Deretti Cyber Labs CMMC Desk · Domains

The domains.

Fourteen families, one page each — once you know which one you need.

Level 2’s 110 security requirements sort into 14 families, defined by NIST SP 800-171 Revision 2. Each family gets its own page: what it protects, what the rule actually says, and where it tends to fail in an ordinary shop. This index is a way to find the family you need — it is not itself a framework, checklist, or crosswalk.

01About this grouping

The 14 rows below mirror NIST SP 800-171 Revision 2’s own structure — the same families the rule itself uses, in the same numbering. Grouping them here is a navigation aid, nothing more: it helps a reader with one specific question (“what does the access-control family actually require?”) find the right page without reading the whole desk in order. It is not a Cyber Labs framework, not a maturity model, and not a crosswalk to any other standard. Every family page traces back to the same primary source: the requirement text and assessment objectives, cited inline.

For what a specific level requires overall, see The Levels. For which assets are actually in scope before any of this applies, see Scope & Boundary.

02The fourteen families

Ordered by family code. All fourteen are published. Counts are Level 2 (NIST SP 800-171 Rev. 2) requirement totals and sum to 110. Each family page opens with an at-a-glance box — count, POA&M sensitivity, what evidence tends to look like — for fast comparison.

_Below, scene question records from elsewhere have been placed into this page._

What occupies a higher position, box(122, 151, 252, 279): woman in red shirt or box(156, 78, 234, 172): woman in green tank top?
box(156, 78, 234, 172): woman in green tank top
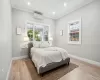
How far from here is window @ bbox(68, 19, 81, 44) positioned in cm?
381

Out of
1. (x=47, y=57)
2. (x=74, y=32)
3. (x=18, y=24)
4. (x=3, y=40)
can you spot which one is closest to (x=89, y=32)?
(x=74, y=32)

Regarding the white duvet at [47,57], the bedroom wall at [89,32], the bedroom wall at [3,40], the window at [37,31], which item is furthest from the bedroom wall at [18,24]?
the bedroom wall at [89,32]

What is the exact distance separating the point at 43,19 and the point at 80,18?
268 cm

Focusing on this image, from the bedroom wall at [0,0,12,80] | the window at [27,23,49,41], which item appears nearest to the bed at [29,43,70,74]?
the bedroom wall at [0,0,12,80]

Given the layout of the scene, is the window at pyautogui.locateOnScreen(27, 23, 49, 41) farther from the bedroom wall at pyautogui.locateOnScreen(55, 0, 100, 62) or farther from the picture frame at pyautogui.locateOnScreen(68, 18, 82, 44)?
the bedroom wall at pyautogui.locateOnScreen(55, 0, 100, 62)

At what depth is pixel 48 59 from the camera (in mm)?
2189

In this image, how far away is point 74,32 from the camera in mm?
4168

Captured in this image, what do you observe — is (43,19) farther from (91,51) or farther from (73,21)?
(91,51)

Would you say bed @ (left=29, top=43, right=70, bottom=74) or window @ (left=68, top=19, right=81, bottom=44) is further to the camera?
window @ (left=68, top=19, right=81, bottom=44)

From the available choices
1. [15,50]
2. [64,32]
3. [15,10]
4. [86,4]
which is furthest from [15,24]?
[86,4]

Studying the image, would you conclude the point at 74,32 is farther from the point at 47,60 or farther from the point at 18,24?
the point at 18,24

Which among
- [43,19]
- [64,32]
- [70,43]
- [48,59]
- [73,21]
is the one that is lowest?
[48,59]

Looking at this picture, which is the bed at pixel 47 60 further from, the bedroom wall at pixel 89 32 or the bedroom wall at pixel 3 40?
the bedroom wall at pixel 89 32

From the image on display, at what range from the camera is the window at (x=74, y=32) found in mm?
3812
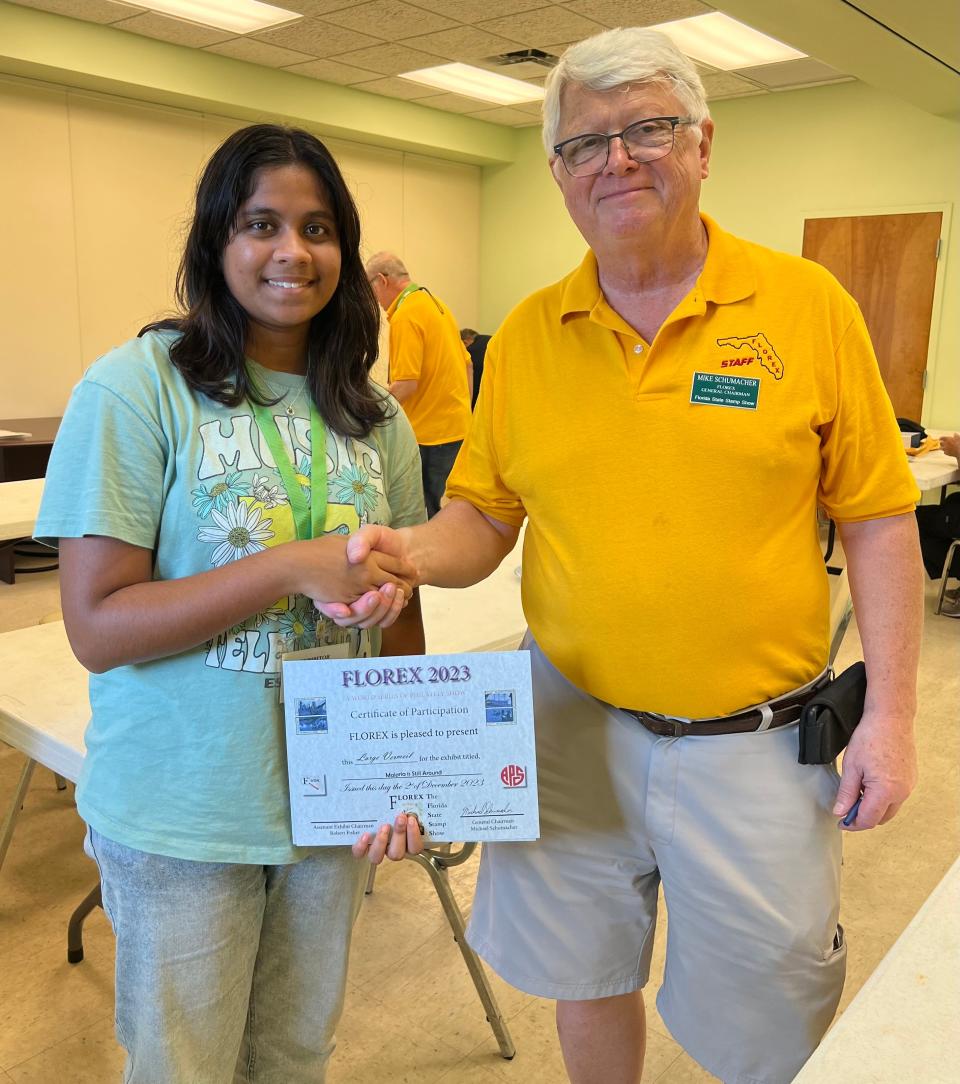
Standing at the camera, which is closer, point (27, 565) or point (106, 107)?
point (27, 565)

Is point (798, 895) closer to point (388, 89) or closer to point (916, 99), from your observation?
point (916, 99)

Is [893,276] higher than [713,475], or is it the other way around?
[893,276]

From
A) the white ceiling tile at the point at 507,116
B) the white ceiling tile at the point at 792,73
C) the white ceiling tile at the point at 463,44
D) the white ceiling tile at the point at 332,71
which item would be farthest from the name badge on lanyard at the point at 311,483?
the white ceiling tile at the point at 507,116

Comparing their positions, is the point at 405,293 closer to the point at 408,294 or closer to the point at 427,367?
the point at 408,294

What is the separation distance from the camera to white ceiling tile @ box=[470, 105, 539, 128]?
8383mm

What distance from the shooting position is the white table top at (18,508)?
3.01 metres

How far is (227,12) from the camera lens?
5828mm

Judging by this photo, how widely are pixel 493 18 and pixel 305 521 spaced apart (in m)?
5.59

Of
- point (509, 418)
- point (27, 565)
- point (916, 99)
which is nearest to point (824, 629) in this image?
point (509, 418)

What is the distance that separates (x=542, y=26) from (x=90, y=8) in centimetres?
275

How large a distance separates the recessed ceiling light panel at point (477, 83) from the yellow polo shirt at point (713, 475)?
21.1 feet

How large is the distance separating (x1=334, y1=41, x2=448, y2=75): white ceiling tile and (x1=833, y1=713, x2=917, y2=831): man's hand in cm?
625

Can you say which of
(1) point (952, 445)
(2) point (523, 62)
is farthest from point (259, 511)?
(2) point (523, 62)

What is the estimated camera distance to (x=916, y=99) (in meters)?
6.48
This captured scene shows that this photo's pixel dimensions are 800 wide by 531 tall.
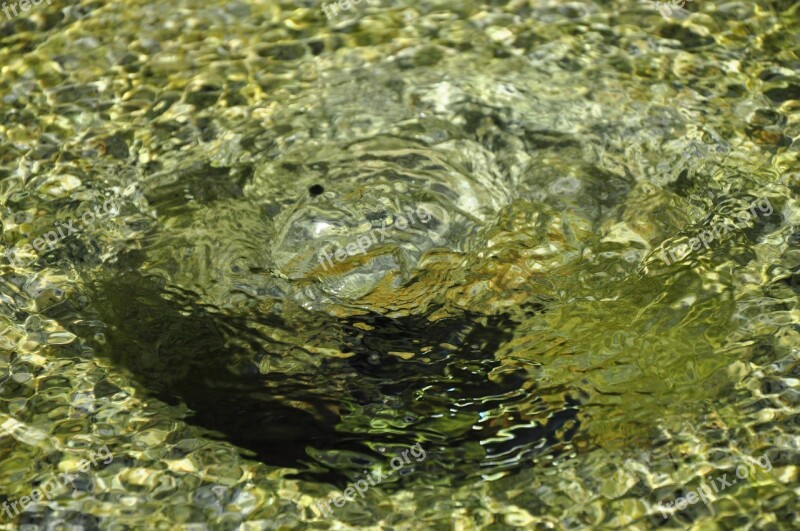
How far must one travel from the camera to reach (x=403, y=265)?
1.67 m

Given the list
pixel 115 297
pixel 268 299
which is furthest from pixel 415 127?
pixel 115 297

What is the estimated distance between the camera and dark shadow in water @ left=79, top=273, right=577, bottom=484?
1.37 metres

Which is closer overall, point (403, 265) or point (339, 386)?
point (339, 386)

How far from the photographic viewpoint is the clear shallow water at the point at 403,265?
1324 mm

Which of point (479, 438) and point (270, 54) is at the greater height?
point (270, 54)

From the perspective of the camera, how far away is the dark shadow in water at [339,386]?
137cm

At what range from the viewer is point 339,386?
58.3 inches

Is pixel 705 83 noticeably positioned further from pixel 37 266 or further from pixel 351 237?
pixel 37 266

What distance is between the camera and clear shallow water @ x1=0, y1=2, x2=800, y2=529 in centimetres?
132

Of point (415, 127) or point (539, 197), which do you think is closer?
point (539, 197)

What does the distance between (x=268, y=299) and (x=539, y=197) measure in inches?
20.0

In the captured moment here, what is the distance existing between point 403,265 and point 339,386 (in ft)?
0.91

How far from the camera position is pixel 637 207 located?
Result: 5.73 feet

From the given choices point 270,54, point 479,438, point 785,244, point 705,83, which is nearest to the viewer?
point 479,438
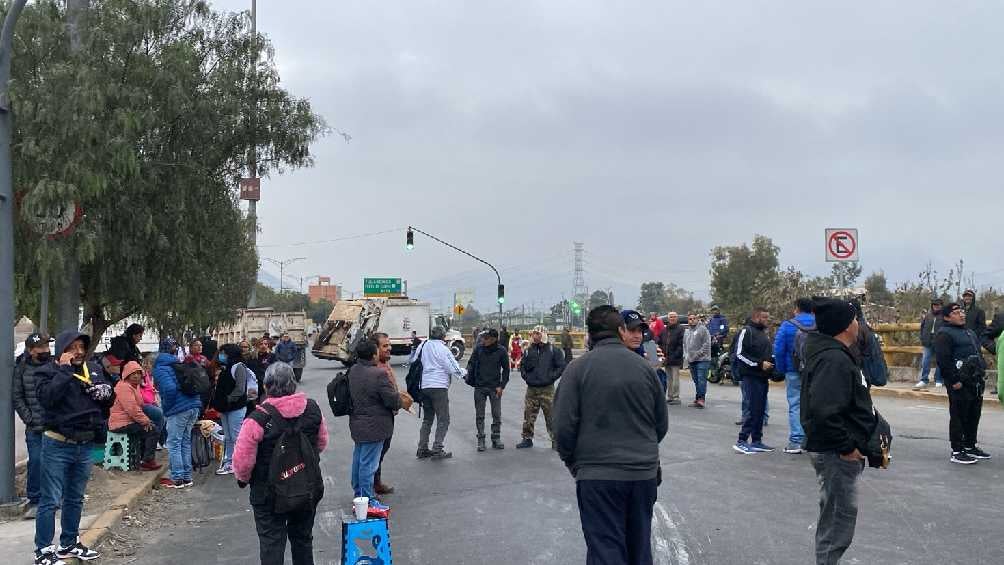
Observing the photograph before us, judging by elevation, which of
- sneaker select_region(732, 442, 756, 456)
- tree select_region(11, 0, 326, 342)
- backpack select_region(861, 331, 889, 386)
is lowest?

The 14 CMMC Level 2 security-requirement families, their codes, requirement counts, and what each covers
FamilyCode800-171 R2 §CountWhat it covers
Access Control AC 3.1 22 Who can touch CUI and how that’s enforced, including remote access. The largest family.
Awareness & Training AT 3.2 3 Security and insider-threat awareness. Small lift, often skipped.
Audit & Accountability AU 3.3 9 Logs that can answer questions later — retention and review, not collection for its own sake.
Security Assessment CA 3.12 4 The SSP lives here (3.12.4) — the document the rest of the program hangs on.
Configuration Management CM 3.4 9 Baselines, change control, and least functionality.
Identification & Authentication IA 3.5 11 Multifactor authentication (3.5.3) and replay resistance — the desk’s cross-link into Privacy & Identity.
Incident Response IR 3.6 3 Capability, reporting, and testing — adjacent to, but distinct from, DFARS 7012’s 72-hour reporting clock.
Maintenance MA 3.7 6 Maintenance tools, sanitization before off-site work, and nonlocal maintenance MFA.
Media Protection MP 3.8 9 Marking, sanitizing, and transporting media that carries CUI.
Physical Protection PE 3.10 6 Physical access, visitor logs, and alternate work sites.
Personnel Security PS 3.9 2 Screening, and revoking access at termination or transfer.
Risk Assessment RA 3.11 3 Risk assessment, vulnerability scanning, and remediation cadence.
System & Communications Protection SC 3.13 16 Boundary protection and FIPS-validated cryptography for CUI (3.13.11), with its own POA&M exception.
System & Information Integrity SI 3.14 7 Flaw remediation, malicious-code protection, and monitoring.

Family codes, section numbers, and counts: NIST SP 800-171 Rev. 2. 32 CFR 170.4 (“CMMC Level 2 security requirement”) ties these requirements to CMMC Level 2.